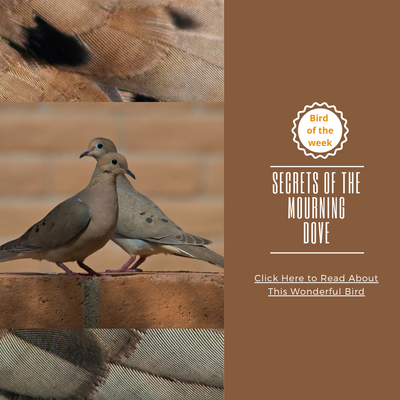 BIRD OF THE WEEK: SECRETS OF THE MOURNING DOVE
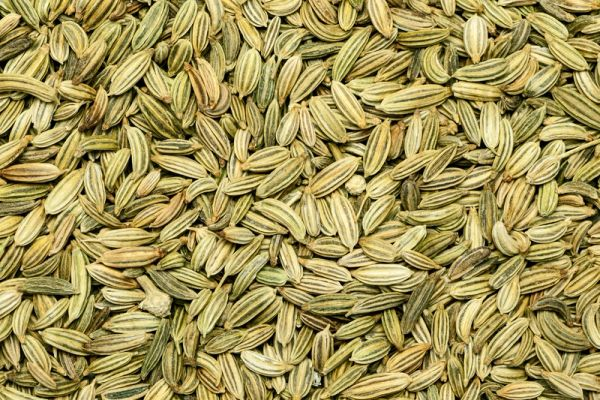 Perfection Fennel OG | The Naked Seed Company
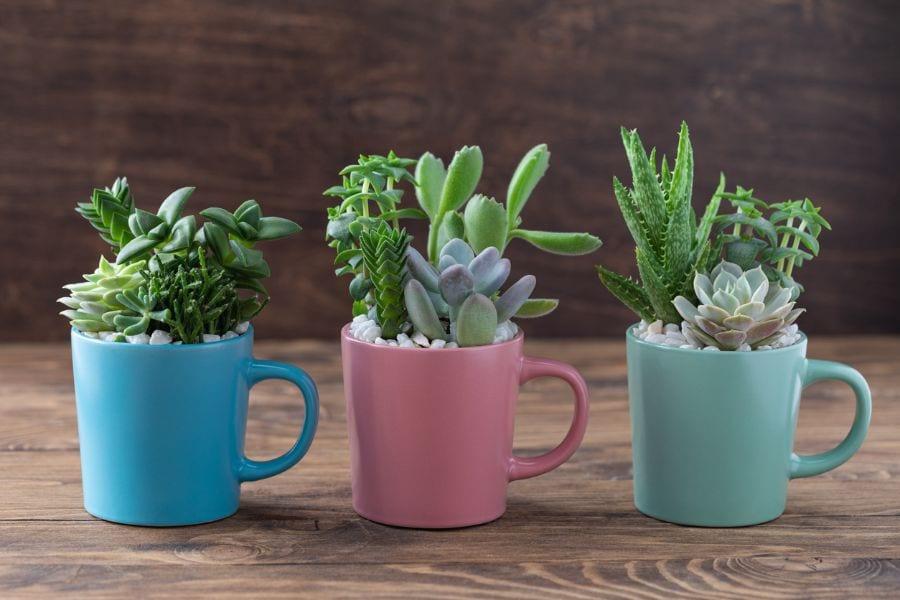 Succulents in Coffee Mugs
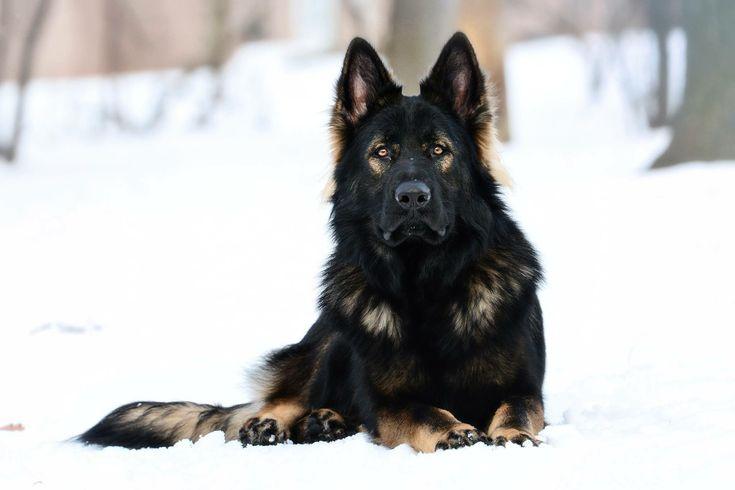Long coat black sable DDR German Shepherd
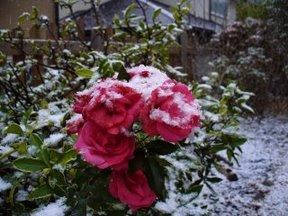 雪やこんこん1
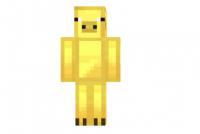 Gold-pig-skin
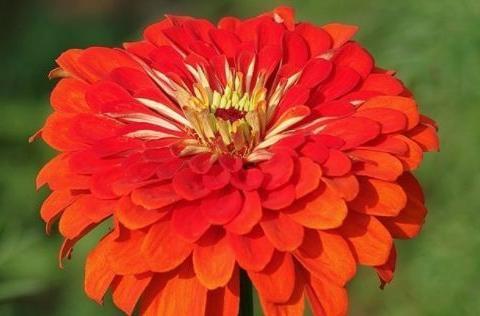 阳台养此款花卉,花枝招展,花开鲜艳美丽,瞬间变成温馨小花园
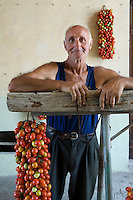 Portrait of farmer Ponsiello Giovanni with freshly harvested pomodorino piennolo del Vesuvio tomatoes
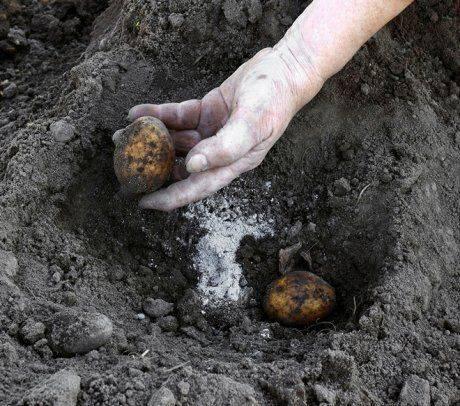 Удобрения для картофеля при посадке в лунку: что и как нужно вносить в землю весной, а также какие подкормки потребуются по окончании времени посевных работ?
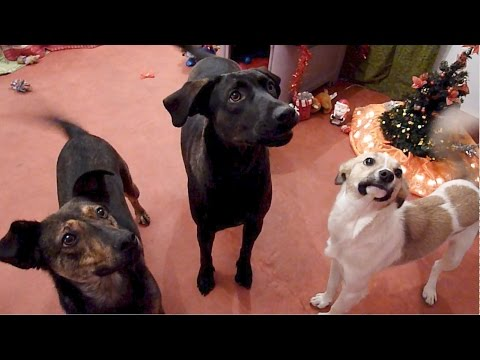 Homeless Dogs Rescued by Howl Of A Dog Having Their First Surprise Christmas Party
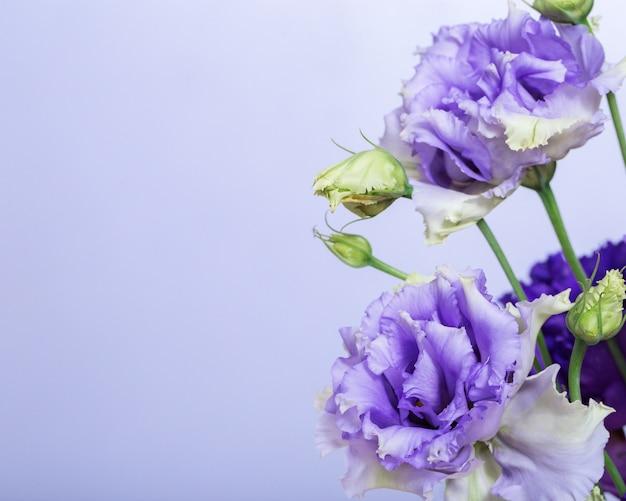 トルコギキョウの新鮮な花の花のボーダー。モノフォニックの背景にコピースペースを持つ2つの青いバラ。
+--
ACTIVITY
In your answer, set down the full listing word for word and include no pictures.

TASK ANSWER
 BIRD OF THE WEEK: SECRETS OF THE MOURNING DOVE
 Perfection Fennel OG | The Naked Seed Company
 Succulents in Coffee Mugs
Long coat black sable DDR German Shepherd
 雪やこんこん1
 Gold-pig-skin
 阳台养此款花卉,花枝招展,花开鲜艳美丽,瞬间变成温馨小花园
 Portrait of farmer Ponsiello Giovanni with freshly harvested pomodorino piennolo del Vesuvio tomatoes
 Удобрения для картофеля при посадке в лунку: что и как нужно вносить в землю весной, а также какие подкормки потребуются по окончании времени посевных работ?
 Homeless Dogs Rescued by Howl Of A Dog Having Their First Surprise Christmas Party
 トルコギキョウの新鮮な花の花のボーダー。モノフォニックの背景にコピースペースを持つ2つの青いバラ。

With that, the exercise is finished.